* [What to produce]
Word for word, restate the entries below from their first line through the line that contains "[citizen-science consensus label]".

# # # # #

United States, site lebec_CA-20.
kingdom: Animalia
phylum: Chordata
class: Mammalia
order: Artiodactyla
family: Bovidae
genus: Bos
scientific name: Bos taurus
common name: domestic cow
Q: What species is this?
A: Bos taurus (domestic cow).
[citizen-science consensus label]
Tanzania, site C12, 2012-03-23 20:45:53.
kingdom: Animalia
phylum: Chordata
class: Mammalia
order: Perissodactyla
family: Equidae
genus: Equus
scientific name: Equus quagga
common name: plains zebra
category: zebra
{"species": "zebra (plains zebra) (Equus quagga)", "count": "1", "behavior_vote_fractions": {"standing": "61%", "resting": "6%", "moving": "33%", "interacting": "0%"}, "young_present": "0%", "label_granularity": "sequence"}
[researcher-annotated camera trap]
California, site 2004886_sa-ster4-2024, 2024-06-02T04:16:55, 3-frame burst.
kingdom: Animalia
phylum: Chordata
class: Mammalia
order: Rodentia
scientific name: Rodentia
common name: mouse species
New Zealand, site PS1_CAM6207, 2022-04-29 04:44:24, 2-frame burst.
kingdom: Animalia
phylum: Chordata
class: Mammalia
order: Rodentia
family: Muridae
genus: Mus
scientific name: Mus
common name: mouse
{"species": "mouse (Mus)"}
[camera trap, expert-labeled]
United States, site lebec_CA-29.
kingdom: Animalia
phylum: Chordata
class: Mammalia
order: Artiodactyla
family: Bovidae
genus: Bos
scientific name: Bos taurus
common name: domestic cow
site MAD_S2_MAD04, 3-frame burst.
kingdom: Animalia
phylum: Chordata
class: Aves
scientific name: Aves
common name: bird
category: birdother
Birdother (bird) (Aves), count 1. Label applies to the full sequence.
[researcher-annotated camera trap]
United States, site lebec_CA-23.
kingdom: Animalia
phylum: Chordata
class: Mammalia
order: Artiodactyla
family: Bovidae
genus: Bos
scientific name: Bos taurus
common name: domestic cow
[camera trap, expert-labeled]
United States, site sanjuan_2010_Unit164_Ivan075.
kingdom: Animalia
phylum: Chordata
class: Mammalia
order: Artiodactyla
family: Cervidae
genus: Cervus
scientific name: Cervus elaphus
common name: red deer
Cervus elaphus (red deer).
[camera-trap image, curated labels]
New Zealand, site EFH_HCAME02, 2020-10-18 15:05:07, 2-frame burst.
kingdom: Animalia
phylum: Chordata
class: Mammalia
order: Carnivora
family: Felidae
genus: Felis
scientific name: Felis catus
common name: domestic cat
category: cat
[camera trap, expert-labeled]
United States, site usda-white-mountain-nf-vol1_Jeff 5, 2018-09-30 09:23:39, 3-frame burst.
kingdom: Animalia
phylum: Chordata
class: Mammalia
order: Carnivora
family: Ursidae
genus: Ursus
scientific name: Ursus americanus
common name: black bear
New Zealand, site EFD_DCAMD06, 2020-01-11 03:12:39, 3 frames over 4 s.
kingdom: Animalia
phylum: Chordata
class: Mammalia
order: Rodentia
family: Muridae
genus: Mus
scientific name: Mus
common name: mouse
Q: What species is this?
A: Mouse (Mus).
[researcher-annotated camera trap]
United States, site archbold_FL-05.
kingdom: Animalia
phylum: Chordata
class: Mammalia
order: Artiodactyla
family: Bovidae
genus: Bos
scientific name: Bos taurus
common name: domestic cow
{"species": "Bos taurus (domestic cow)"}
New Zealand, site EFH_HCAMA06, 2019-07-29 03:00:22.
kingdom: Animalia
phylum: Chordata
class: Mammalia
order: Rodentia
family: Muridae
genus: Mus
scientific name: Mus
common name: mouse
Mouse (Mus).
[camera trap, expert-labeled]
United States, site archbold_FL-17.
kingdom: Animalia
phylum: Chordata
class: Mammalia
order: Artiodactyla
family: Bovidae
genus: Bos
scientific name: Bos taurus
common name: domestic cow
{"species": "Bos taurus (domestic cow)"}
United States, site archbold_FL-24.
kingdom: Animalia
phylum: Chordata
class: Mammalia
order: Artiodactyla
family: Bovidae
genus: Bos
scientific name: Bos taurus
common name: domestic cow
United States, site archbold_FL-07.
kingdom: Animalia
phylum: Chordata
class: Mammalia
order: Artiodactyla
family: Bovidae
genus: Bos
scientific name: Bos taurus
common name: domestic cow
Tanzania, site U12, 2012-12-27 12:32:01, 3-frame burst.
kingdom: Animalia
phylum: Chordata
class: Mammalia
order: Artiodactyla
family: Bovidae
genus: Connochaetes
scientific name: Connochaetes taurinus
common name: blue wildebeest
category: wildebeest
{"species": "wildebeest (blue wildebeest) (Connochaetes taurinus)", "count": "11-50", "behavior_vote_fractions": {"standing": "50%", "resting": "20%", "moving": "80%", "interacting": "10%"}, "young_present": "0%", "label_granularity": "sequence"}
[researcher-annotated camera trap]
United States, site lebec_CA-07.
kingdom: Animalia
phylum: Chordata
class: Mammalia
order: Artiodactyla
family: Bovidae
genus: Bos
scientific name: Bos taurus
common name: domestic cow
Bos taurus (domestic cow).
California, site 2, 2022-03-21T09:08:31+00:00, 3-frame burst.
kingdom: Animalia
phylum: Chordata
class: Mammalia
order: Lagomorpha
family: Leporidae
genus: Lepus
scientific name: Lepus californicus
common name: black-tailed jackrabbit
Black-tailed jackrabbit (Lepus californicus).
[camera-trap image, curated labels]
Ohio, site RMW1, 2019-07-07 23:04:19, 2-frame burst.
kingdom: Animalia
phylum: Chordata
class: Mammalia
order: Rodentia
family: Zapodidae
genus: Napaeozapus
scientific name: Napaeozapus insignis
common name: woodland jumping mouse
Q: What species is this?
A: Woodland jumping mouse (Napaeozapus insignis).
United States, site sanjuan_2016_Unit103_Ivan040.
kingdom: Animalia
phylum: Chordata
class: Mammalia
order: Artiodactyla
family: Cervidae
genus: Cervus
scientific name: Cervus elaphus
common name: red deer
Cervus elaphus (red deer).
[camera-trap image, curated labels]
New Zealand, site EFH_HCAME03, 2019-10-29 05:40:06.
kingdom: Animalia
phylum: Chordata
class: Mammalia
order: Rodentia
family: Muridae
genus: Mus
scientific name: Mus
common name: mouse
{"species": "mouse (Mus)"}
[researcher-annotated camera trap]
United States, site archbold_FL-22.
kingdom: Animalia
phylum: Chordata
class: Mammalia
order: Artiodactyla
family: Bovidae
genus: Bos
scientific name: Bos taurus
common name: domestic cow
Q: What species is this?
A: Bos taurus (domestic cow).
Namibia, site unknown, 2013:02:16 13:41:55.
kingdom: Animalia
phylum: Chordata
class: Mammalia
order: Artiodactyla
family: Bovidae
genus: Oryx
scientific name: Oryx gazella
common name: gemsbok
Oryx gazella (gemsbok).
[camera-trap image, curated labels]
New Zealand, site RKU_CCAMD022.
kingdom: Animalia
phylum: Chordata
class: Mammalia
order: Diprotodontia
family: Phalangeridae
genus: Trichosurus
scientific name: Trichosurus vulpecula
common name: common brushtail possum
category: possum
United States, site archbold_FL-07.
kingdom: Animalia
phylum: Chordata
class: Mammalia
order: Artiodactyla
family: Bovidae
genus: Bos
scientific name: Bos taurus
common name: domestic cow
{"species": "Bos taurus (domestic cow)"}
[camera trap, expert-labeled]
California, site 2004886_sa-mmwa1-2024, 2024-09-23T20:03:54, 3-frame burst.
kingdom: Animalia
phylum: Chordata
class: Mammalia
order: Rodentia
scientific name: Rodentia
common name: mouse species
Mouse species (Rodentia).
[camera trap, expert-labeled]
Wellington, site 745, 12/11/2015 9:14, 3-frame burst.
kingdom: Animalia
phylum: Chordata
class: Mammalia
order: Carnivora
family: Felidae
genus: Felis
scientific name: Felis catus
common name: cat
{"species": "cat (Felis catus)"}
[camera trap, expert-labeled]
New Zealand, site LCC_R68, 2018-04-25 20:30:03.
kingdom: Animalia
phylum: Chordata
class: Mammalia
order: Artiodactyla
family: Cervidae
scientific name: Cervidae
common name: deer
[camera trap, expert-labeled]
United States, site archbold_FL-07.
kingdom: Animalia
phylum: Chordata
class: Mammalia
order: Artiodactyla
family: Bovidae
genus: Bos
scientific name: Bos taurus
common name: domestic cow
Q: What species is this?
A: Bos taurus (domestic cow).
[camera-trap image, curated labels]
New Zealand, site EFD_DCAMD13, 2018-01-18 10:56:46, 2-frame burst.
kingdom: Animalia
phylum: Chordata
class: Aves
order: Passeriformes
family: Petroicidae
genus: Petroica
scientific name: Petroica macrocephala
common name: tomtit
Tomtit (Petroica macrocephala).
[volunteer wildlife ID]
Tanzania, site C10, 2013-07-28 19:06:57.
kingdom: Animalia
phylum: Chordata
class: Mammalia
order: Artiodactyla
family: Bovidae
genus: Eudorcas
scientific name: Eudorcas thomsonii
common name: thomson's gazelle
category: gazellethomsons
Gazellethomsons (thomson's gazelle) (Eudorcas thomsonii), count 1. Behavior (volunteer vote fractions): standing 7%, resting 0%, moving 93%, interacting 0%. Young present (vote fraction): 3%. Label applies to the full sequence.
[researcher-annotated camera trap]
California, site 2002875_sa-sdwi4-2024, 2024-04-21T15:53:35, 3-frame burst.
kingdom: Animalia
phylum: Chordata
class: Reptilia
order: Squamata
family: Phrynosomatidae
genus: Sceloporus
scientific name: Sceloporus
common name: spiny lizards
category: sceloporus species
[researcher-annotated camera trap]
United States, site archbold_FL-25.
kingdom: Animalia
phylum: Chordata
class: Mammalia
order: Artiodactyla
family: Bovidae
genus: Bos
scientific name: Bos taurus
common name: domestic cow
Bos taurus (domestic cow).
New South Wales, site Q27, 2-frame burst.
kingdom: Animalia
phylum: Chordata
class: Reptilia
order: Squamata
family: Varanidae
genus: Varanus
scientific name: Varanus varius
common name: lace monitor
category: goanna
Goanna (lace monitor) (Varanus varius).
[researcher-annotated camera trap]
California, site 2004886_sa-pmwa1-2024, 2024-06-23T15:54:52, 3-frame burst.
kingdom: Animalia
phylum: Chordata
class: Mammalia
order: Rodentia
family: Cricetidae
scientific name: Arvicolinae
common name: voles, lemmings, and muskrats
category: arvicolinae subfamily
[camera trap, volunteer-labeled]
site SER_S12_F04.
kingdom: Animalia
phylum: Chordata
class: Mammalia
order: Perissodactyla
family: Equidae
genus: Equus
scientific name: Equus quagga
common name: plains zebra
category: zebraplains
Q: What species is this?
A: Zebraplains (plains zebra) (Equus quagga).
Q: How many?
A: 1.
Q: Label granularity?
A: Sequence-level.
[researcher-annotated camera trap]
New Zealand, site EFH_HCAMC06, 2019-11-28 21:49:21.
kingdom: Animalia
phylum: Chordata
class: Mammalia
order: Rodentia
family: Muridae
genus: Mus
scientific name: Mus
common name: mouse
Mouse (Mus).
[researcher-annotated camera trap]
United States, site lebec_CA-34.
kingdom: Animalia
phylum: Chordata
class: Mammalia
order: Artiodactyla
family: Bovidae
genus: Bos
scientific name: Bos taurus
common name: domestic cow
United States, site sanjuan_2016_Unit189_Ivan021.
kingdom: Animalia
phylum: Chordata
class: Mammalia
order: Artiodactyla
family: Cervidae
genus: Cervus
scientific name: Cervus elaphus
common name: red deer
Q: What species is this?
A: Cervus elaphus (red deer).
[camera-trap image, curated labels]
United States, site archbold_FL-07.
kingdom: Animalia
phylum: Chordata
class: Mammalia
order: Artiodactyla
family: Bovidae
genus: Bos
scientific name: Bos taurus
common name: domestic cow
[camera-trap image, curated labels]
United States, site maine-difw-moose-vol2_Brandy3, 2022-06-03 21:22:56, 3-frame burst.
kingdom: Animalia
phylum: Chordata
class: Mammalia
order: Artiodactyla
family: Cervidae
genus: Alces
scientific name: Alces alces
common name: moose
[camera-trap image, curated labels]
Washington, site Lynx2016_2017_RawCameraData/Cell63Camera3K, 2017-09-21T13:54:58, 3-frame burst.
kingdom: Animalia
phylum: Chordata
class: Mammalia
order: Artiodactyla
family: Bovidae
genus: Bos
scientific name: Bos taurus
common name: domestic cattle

# # # # #

* [Written answer]
United States, site lebec_CA-20.
kingdom: Animalia
phylum: Chordata
class: Mammalia
order: Artiodactyla
family: Bovidae
genus: Bos
scientific name: Bos taurus
common name: domestic cow
Q: What species is this?
A: Bos taurus (domestic cow).
[citizen-science consensus label]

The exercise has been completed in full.